» Directions
Collect every line of the items below that contains the word "solar", and copy each one out in full.

» Record extracts
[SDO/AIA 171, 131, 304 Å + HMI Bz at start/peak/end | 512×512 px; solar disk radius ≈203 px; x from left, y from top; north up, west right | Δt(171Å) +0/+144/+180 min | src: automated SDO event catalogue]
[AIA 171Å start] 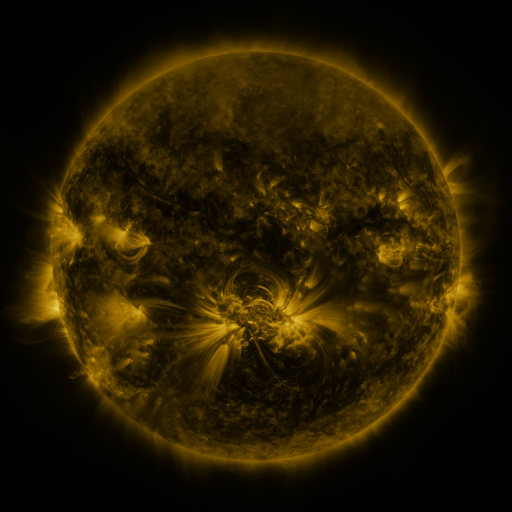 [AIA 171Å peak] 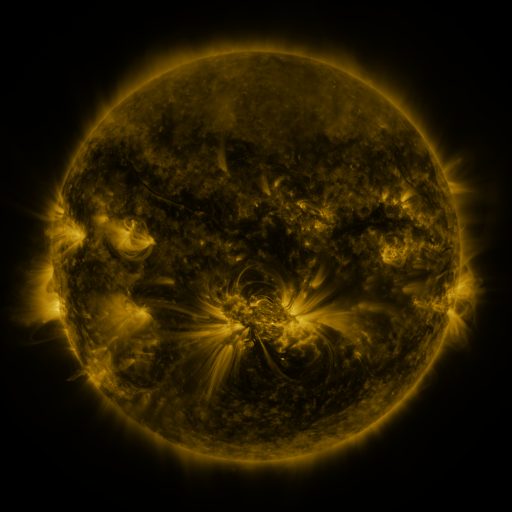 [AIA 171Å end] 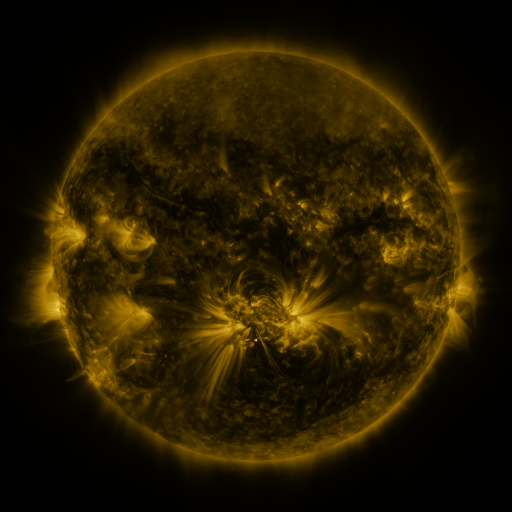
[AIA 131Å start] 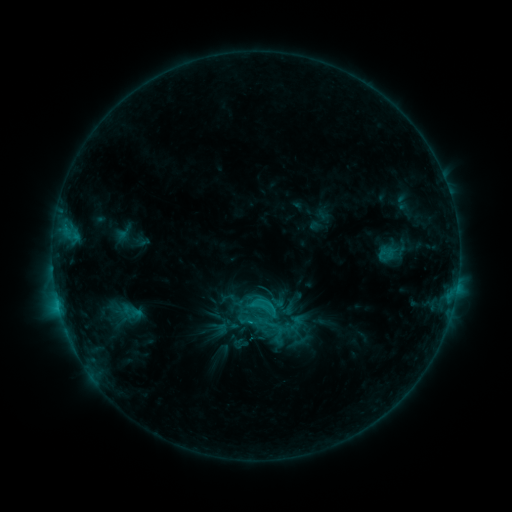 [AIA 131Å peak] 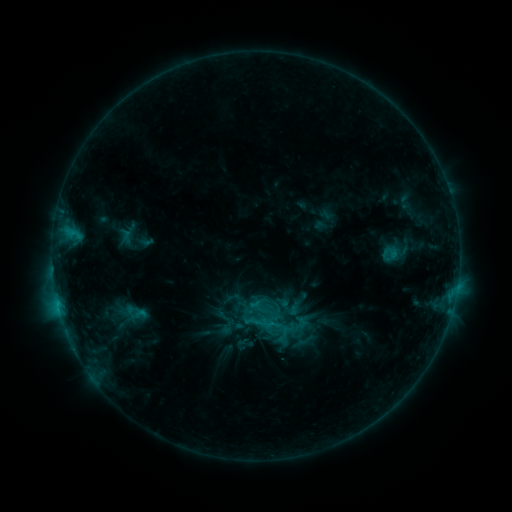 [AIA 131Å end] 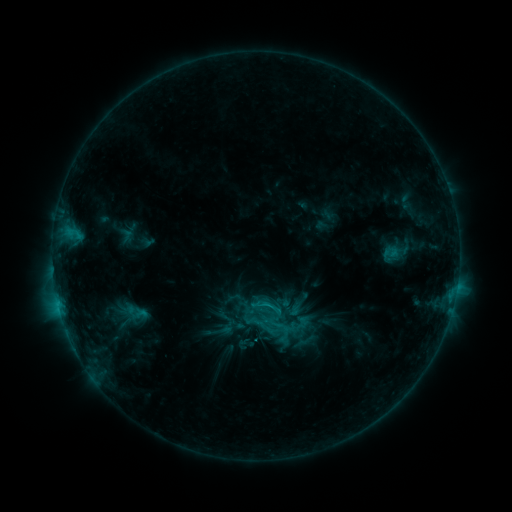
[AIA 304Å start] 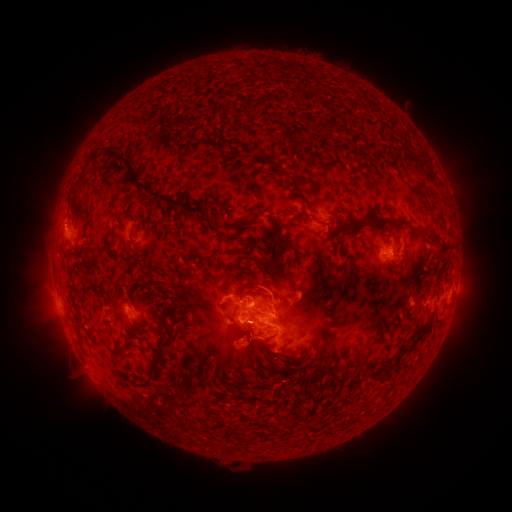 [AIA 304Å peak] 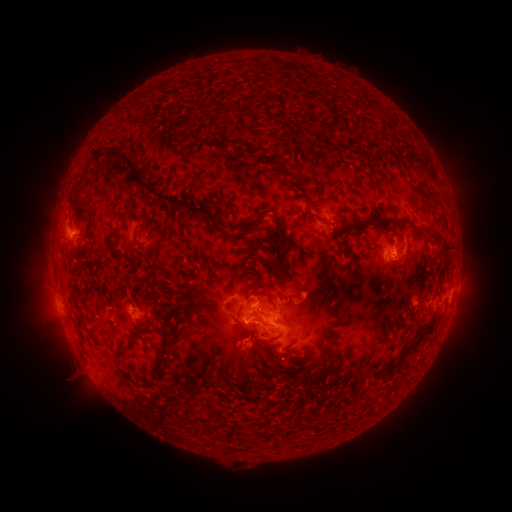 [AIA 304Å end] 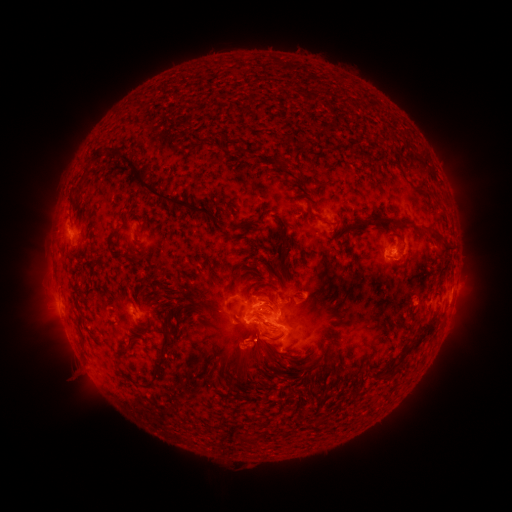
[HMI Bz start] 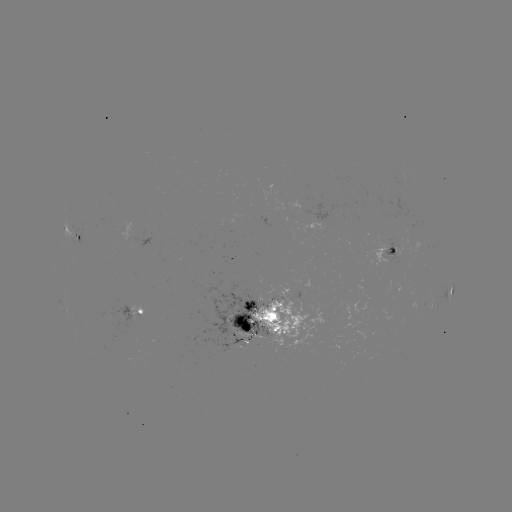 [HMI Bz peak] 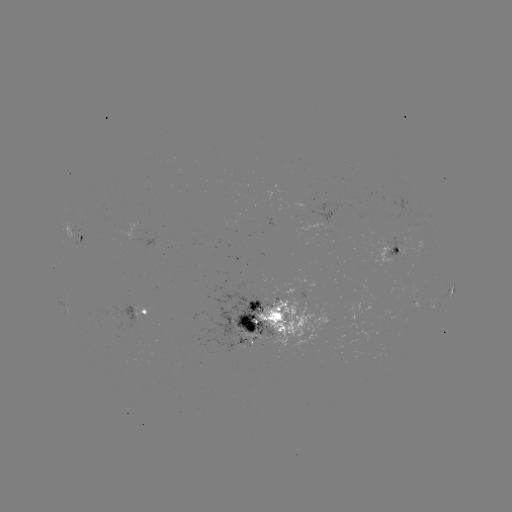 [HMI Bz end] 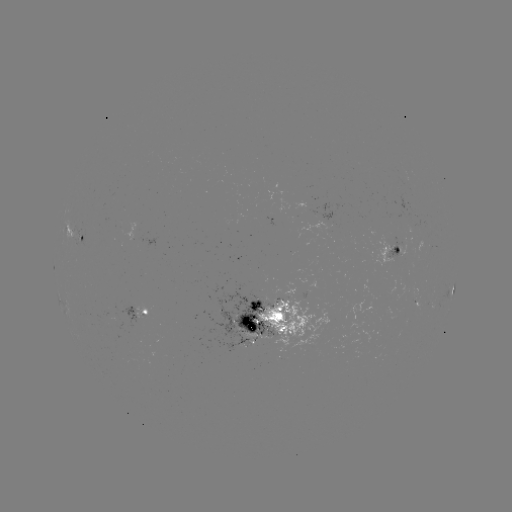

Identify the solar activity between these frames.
emerging-flux region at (254, 329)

» Answer
[SDO/AIA 171, 131, 304 Å + HMI Bz at start/peak/end | 512×512 px; solar disk radius ≈203 px; x from left, y from top; north up, west right | Δt(171Å) +0/+144/+180 min | src: automated SDO event catalogue]
Identify the solar activity between these frames.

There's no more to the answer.